Lola lays the outfit on my bed to free her arms. Her newly empty arms wrap around me, squeezing me tight. I can always trust my girls to remind me of who I am when I’m tempted to follow the crowd. Everyone deserves to have a Lola in their corner.

“I guess you have a point there,” I place an exaggerated kiss on the top of my tiny friend’s head.
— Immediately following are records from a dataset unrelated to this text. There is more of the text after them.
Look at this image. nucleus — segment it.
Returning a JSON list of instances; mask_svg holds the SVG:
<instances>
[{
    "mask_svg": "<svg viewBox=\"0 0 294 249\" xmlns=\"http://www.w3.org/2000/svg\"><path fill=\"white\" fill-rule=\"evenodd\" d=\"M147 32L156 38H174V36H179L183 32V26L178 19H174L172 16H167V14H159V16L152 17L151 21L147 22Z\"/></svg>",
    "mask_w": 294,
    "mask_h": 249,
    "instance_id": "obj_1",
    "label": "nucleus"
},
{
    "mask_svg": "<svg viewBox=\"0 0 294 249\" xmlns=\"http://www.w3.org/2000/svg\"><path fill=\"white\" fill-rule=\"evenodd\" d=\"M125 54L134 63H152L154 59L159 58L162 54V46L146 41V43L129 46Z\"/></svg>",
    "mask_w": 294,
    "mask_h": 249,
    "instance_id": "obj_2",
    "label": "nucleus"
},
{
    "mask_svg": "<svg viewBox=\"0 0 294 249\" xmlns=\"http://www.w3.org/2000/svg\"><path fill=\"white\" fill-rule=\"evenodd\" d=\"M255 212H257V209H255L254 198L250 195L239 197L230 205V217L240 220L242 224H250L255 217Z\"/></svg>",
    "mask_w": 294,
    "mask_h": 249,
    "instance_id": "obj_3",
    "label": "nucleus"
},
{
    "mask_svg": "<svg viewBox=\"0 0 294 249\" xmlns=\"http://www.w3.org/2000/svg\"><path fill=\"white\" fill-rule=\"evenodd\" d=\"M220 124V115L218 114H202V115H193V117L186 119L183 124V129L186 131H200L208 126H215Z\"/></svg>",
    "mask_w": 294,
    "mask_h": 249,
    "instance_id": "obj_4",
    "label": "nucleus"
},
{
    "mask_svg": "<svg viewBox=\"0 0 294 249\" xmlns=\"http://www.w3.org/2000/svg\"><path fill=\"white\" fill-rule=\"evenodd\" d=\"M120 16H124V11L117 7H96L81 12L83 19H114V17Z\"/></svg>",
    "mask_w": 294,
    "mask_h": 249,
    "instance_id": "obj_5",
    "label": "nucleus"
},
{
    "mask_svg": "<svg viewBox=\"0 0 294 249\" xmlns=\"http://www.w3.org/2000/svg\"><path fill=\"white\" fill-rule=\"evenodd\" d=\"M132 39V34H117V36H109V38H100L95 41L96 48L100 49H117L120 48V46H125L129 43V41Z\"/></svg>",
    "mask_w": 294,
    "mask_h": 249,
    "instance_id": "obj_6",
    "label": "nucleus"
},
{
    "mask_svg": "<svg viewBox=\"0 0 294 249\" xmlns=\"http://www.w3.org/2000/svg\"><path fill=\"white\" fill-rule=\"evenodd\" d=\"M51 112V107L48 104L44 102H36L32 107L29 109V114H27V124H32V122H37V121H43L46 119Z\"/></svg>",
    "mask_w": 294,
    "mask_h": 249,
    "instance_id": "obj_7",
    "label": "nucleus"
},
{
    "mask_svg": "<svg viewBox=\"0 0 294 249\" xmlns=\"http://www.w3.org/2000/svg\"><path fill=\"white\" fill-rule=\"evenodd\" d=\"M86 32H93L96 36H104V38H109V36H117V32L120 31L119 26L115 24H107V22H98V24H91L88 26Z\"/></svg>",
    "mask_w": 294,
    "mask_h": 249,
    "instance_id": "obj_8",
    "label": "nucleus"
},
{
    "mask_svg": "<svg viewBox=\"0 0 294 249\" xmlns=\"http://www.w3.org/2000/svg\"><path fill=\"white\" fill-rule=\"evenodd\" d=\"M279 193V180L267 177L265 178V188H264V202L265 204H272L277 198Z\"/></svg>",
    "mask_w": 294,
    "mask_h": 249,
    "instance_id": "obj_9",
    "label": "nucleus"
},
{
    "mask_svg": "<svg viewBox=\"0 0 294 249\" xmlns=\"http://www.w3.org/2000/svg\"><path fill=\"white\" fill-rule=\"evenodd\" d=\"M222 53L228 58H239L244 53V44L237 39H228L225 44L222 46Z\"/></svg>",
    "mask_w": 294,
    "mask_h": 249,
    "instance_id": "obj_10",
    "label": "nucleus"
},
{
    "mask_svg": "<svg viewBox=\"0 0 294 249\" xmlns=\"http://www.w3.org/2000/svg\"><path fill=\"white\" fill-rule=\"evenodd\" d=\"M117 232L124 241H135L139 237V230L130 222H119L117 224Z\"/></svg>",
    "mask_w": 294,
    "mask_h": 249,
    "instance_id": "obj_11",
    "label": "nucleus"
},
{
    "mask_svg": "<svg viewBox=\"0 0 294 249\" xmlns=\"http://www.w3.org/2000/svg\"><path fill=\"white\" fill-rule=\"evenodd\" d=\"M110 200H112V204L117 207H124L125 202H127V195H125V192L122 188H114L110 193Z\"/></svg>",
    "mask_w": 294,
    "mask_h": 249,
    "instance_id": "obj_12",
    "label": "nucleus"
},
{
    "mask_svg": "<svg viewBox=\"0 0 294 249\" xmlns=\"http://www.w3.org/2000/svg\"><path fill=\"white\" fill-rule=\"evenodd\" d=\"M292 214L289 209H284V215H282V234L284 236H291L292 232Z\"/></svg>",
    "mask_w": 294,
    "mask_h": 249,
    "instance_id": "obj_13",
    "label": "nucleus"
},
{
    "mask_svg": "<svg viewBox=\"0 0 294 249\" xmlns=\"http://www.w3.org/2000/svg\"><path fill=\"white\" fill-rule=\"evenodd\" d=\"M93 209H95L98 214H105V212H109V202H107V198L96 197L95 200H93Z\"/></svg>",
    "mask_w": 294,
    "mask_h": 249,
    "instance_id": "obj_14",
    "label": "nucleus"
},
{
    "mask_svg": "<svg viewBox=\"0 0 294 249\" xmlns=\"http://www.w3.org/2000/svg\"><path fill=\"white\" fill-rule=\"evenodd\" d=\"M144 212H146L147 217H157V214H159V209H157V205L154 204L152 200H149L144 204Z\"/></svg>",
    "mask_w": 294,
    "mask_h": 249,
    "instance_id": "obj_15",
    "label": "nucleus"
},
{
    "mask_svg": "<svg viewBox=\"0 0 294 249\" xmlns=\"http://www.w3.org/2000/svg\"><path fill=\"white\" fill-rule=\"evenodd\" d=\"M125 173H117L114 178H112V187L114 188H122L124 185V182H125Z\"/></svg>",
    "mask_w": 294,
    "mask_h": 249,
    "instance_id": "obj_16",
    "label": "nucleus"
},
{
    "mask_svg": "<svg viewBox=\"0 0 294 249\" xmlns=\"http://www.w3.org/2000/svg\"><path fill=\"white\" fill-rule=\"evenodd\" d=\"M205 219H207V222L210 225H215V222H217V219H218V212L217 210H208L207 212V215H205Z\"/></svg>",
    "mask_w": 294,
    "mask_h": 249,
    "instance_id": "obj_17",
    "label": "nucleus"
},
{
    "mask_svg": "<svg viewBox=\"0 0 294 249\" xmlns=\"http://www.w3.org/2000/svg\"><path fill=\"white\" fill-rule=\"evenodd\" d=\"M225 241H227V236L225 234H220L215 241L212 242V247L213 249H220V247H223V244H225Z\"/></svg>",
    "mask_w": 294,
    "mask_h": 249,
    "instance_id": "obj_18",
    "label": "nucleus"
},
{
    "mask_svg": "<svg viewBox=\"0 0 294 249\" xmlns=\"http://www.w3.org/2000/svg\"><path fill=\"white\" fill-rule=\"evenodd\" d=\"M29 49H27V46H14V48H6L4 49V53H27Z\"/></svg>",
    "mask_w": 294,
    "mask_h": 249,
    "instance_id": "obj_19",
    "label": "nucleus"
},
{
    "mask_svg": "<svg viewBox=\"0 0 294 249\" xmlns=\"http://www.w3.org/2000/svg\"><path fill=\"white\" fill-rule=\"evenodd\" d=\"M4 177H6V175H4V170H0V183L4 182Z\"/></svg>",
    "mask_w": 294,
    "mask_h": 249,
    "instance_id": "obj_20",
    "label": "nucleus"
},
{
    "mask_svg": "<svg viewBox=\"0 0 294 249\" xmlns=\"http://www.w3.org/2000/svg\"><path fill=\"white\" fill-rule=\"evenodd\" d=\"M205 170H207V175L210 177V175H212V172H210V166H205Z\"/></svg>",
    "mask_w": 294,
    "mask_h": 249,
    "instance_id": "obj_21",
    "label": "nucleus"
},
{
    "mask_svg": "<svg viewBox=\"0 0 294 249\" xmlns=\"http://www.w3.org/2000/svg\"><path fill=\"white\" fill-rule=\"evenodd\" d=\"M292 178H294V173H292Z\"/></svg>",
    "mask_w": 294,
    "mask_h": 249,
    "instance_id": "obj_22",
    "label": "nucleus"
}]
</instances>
Running my fingers over the Lola-approved outfit, a surge of confidence runs through me. It’s quickly taken over by a voice in my head telling me I’m being selfish. That I should get a headstart on next week’s lab reports, but I push that thought back. Maybe everyone is right, and I should let myself have some fun.

I sit at my desk and pull out my makeup bag. When I glance back to my bedroom door, Lola is standing there with a goofy grin plastered on her face. I return it with a thankful one.

“Have fun tonight, Vee. You deserve to enjoy your senior year.”

“Shots!”

What the fuck did I get myself into tonight? At the bottom of the stairs—tequila bottle in hand— is Indy with a sinister smile, making me think I might regret promising to have a couple drinks with her before we head to the hockey house.

Indy has all the fixings for a proper tequila shot lined up on our kitchen counter. I hold my empty shot glass to Indy. A waterfall of amber liquid flows into my glass, and my body warms with anticipation. I set down my shot to pour salt on the area between my thumb and forefinger, waiting for my roommates to do the same. Once they’re ready, we lick the salt off our hands, down the shot, and suck the lime.

“I’ll meet you at Marcus’ after the party opens up,” Lola reminds us with a puckered face.

“He said you could come with us if you want. Are you sure you want to wait?”

“It’s fine. I promised some friends I’d meet them for drinks at Jasper’s.”

A small piece of me is jealous of Lola because the few times a semester I do go out, it’s always to Jasper’s. It’s always filled with crowded booths and a packed dance floor. A place you can always count on for a good time. I’d rather have a few fun nightsout with my friends that come with a satisfaction guarantee than stringing a bunch of mediocre weekends together.

“But don’t worry, I’ll be there. Do you really think I’d miss Ivy’s first house party?” she jokes.

I shake my head. “It’s not my first house party,” I responded wryly. “I just have priorities that are bigger than partying.”

The thought of my family sobers me up a little too much for my liking. Tonight’s about me letting loose.

“Let’s take another shot,” I suggest. “I’m ready to have some fun this year.”